**GOAL**
Write out the following lines word for word, everything from the start of the rows down to and including the line that contains "[HMI Bz end]".

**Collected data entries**
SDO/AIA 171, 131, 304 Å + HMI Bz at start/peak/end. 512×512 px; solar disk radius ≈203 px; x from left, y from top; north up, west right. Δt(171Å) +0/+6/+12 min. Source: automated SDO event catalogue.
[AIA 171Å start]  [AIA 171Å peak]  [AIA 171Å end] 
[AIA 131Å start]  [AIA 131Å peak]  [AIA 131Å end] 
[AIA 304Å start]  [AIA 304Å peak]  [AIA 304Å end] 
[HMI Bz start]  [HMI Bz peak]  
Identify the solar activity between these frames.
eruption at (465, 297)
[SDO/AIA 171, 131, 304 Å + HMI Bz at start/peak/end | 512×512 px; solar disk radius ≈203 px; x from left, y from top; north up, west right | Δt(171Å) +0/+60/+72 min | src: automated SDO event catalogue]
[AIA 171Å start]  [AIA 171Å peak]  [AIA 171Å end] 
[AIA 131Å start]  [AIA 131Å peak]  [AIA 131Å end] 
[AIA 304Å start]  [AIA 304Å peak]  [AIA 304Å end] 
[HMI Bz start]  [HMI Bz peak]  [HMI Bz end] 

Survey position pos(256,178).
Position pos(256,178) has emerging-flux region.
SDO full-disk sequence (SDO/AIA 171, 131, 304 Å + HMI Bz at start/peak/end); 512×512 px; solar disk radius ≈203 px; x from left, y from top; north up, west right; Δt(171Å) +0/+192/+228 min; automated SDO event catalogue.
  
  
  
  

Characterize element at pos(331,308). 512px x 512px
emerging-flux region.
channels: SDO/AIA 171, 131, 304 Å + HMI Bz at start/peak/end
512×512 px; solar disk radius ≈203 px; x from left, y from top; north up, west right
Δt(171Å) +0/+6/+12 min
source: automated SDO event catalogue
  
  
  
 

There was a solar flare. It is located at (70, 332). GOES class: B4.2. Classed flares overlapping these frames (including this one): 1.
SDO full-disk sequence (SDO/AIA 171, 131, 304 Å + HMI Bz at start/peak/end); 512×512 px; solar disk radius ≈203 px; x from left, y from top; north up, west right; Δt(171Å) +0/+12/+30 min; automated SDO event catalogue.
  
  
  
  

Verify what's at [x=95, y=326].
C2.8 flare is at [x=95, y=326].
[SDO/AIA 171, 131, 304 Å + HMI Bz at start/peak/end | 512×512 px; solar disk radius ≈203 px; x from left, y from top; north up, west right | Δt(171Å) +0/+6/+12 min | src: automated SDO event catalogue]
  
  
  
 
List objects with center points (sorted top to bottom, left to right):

**OUTPUT OF THE TASK**
SDO/AIA 171, 131, 304 Å + HMI Bz at start/peak/end. 512×512 px; solar disk radius ≈203 px; x from left, y from top; north up, west right. Δt(171Å) +0/+6/+12 min. Source: automated SDO event catalogue.
[AIA 171Å start]  [AIA 171Å peak]  [AIA 171Å end] 
[AIA 131Å start]  [AIA 131Å peak]  [AIA 131Å end] 
[AIA 304Å start]  [AIA 304Å peak]  [AIA 304Å end] 
[HMI Bz start]  [HMI Bz peak]  
Identify the solar activity between these frames.
eruption at (465, 297)
[SDO/AIA 171, 131, 304 Å + HMI Bz at start/peak/end | 512×512 px; solar disk radius ≈203 px; x from left, y from top; north up, west right | Δt(171Å) +0/+60/+72 min | src: automated SDO event catalogue]
[AIA 171Å start]  [AIA 171Å peak]  [AIA 171Å end] 
[AIA 131Å start]  [AIA 131Å peak]  [AIA 131Å end] 
[AIA 304Å start]  [AIA 304Å peak]  [AIA 304Å end] 
[HMI Bz start]  [HMI Bz peak]  [HMI Bz end] 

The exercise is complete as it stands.